- Попробуйте сами
Продолжите текст о сырьевой направленности российского экспорта, начав сразу после его последнего предложения.

- Фрагмент документа

В результате легко увидеть, что на протяжении последних 200 лет в российском/советском экспорте доля сырьевых и сельскохозяйственных товаров устойчиво составляла более 50 %, в некоторые периоды приближаясь к 80 % (по итогам 2016 года, после значительного падения цен на нефть и газ, доля нефти, нефтепродуктов, природного газа, угля, черных и цветных металлов, леса и минеральных удобрений в российском экспорте составила 69,4 %[122]); при этом устойчивой тенденцией был рост собственно сырьевого компонента, постепенно вытеснявшего аграрный, который оставался значительным до середины ХХ века. Исключение из правила – крайне непродолжительный период 1950-х и первой половины 1960-х годов, который был обусловлен прежде всего существенным изменением приоритетных направлений советского экспорта вследствие появления стран-сателлитов в Европе и становления новых независимых государств на глобальной периферии: и те и другие стали крупными потребителями промышленной продукции, что позволило формально довести долю машин, оборудования (и вооружений) в экспорте до рекордных 21,5 % в 1970 году. Однако по мере того, как СССР стал уступать Западу в индустриальном соревновании, и в связи с открытием и последующим развитием нефтеносных и газоносных полей Западной Сибири тренды сменились на противоположные, и уже к 1980 году страна вернулась к своему обычному состоянию: на машины и оборудование приходилось уже 15,8 % экспорта, а на энергоносители – 46,9 %[123].
Следует подчеркнуть, что многовековое превращение России в сырьевую экономику происходило параллельно с развитием отечественной государственности и обусловливало ее специфику по крайней мере в двух аспектах.

- Раздел данных
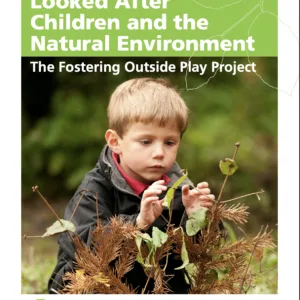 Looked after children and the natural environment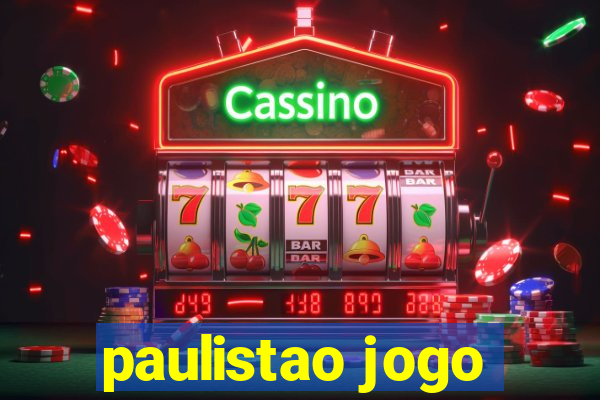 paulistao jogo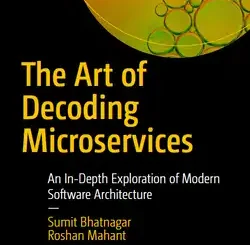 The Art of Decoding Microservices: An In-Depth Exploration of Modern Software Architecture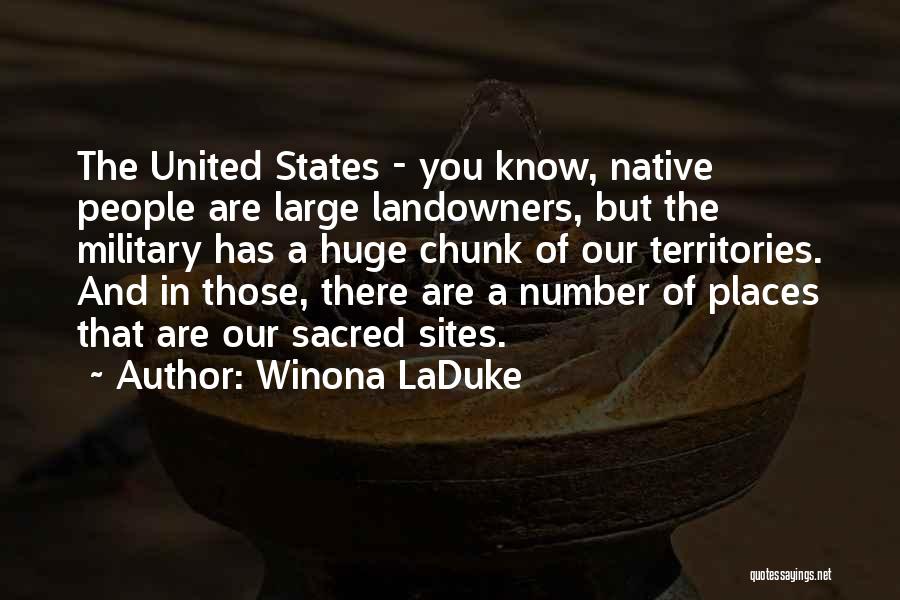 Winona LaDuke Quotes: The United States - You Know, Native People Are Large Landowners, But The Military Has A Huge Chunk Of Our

- Ваш ответ
С одной стороны, сырьевая экономика идеально сочетается с патерналистским характером власти, так как позволяет извлекать значительные доходы силами непропорционально малой (и даже постоянно сокращающейся) доли населения. Сегодня, по официальным данным Росстата, в нефтегазовой отрасли, которая обеспечивает 53,5 % экспорта страны и не менее 45 % доходов федерального бюджета, занято всего 1,1 % трудоспособного населения страны, или 0,8 % взрослых россиян[124]. Учитывая, что стоимость вывозимых из страны нефти, нефтепродуктов и газа составила по итогам 2016 года 12,2 % ВВП Российской Федерации, исчисленного по рыночному обменному курсу[125], можно утверждать, что сырьевой комплекс действительно кормит страну, а доходы большинства граждан непосредственно происходят из природной ренты, которая присваивается государством. В такой ситуации право «государства» на такое управление населением, какое власть сочтет нужным, вызывает мало сомнения, так как граждане выглядят сообществом иждивенцев, а не создателями общественного богатства и потому имеют куда меньше оснований претендовать на полноценное демократическое участие в управлении, чем в странах, чья экономика критически зависит от трудовых навыков, интеллекта и творческих способностей большинства жителей.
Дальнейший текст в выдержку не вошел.